Parlux sued Jay-Z – real name Shawn Carter – back in 2016, accusing the rapper of failing to meet his commitments to plug the Gold Jay-Z brand that they partnered on, resulting in millions of dollars of losses for the perfume maker. The dispute then slowly worked its way through the system before arriving in a New York court room last month.

During his first day of testimony on Friday, Carter sparred in a suitably entertaining fashion with Parlux’s lawyer Anthony Viola. There was more of that yesterday, though Carter’s own legal rep Alex Spiro was also on hand to ensure that his client was given an opportunity to lay into Parlux and its marketing efforts around Gold Jay-Z. You know, all that “crappy, lazy work” they did.

On Friday, Viola listed various promo efforts Parlux had planned around the 2013 launch of Gold Jay-Z, and explained how the rapper then didn’t support those efforts. Responding, Carter argued that he wasn’t actually contractually obliged to do those specific promotions in the days after the launch of his perfume brand, while also alluding to the “creative differences” he had with the Parlux team, who were “frustrating” to work with.

To illustrate those creative differences, Spiro played an advert that Parlux created for Gold Jay-Z, which featured dancing nude woman dripping in gold. According to Law360, the rapper critiqued the ad thus: “Pretty much like all their ideas – lazy”.

And that was also his opinion of the commercial when it was made in 2013, an email from that time shown to the jury confirmed. In said email, the rapper reluctantly signed off on the ad the night before the perfume’s official launch, but added “it’s a b-rate commercial and my name is on it”. Commenting on that email yesterday, Carter quipped, “I was being kind”.

Spiro also talked through a follow-up product Parlux subsequently created as part of its alliance with the rapper that was sold in Superdrug in the UK. “Again, it’s crappy, lazy work”, Carter said of the Superdrug partnership, which he claims he never approved.

Nor would he have done, Carter added, Superdrug hardly being an appropriate partner for what he considered to be a high-end perfume product. In another email shown in court, sent around about the launch of the Superdrug partnership, one of the rapper’s team wrote: “Parlux is out of control … they are rogue”.

However, Carter insisted during Spiro’s questions, these creative differences did not lead to him seeking to force the perfume products Parlux was selling to fail. After all, he said, the products still had his name on the side of the bottle, and it was his reputation that would take a hit from any failure. He’d never “cut off my nose to spite my face”, he told the courtroom.
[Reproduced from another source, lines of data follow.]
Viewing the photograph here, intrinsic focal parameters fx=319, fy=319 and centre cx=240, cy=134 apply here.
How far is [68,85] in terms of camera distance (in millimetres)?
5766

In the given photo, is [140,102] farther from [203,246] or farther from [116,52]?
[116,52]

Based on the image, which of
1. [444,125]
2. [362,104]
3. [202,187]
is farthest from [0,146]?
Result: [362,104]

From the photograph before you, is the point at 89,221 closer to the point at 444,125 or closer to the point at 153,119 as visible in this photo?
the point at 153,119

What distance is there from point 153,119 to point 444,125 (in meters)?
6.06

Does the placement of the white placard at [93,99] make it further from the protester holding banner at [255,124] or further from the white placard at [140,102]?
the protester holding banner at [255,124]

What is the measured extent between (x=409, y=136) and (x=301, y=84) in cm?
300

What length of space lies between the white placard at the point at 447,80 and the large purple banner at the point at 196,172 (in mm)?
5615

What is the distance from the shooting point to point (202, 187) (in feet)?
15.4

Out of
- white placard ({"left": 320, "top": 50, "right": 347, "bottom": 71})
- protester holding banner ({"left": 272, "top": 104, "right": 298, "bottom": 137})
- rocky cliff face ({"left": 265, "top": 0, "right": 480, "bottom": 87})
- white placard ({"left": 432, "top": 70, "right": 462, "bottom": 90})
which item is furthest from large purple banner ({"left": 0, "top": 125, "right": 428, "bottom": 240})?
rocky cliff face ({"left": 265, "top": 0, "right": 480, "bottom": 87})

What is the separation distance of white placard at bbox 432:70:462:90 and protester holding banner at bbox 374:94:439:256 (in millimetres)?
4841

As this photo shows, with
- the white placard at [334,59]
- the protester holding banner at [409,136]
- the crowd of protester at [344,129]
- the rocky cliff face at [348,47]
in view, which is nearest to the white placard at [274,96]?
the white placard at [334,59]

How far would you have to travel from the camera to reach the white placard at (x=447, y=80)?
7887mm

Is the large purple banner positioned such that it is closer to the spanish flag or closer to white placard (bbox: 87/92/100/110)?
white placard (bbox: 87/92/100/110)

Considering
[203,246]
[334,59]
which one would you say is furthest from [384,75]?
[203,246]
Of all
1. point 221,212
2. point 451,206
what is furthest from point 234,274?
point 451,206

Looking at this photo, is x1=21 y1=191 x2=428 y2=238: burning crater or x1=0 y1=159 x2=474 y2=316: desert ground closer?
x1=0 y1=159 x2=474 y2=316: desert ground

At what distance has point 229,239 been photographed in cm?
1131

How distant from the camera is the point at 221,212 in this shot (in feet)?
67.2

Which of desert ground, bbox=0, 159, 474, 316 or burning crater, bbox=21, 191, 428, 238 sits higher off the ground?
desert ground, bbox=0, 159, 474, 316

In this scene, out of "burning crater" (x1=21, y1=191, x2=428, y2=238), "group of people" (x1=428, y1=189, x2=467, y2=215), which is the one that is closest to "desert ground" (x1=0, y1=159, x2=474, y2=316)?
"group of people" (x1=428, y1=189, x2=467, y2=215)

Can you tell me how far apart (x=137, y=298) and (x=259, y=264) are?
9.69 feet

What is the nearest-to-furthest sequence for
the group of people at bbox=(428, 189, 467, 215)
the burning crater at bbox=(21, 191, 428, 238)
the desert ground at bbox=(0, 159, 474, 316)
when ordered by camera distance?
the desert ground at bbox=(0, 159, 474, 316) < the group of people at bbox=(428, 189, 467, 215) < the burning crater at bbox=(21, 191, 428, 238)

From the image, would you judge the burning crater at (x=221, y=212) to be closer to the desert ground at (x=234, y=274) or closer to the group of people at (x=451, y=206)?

Spiro’s questions were presumably designed to convince the jury that Parlux simply didn’t understand how to market a perfume brand involving a prestigious music star like Jay-Z, meaning it therefore screwed up the launch, and is now using this lawsuit to shirk the blame. Whether the jury bought that line of argument we don’t yet know, of course, though it’s certain that the Viola v Carter element of yesterday’s proceedings was much more entertaining for the jurors.

The sparring that began on Friday very much continued. Along the way, according to Rolling Stone, Carter accused Viola of “playing lawyer tricks” and “playing word games”, and at one point turned to the judge and asked, “is this even allowed?”

During one particularly testy exchange Carter, who reckoned emails gathered by the plaintiff’s side proved his point, declared: “Pull them up, you have all the emails – when they suit you, you’ve been pulling them up, and when they don’t, you play your little lawyer tricks”.

Elsewhere, Viola asked – if, as Carter had claimed during Spiro’s questions, Parlux had made spin-off products without the rapper’s specific approval – why didn’t he sue the company for something like trademark infringement.

Carter has actually sued the perfume firm for allegedly unpaid royalties, but that litigation came after Parlux went legal in 2016. Why not go legal sooner if Parlux was “going rouge”? “I don’t typically sue people”, Carter stated. “But in this case, I’ll make a special example. And I hope you’re the lawyer”.

As do we all, given how entertaining the Viola/Carter sparring has proven to be. Indeed, once this legal battle is over, maybe the rapper could get the lawyer to guest on a track. In the meantime, the case continues.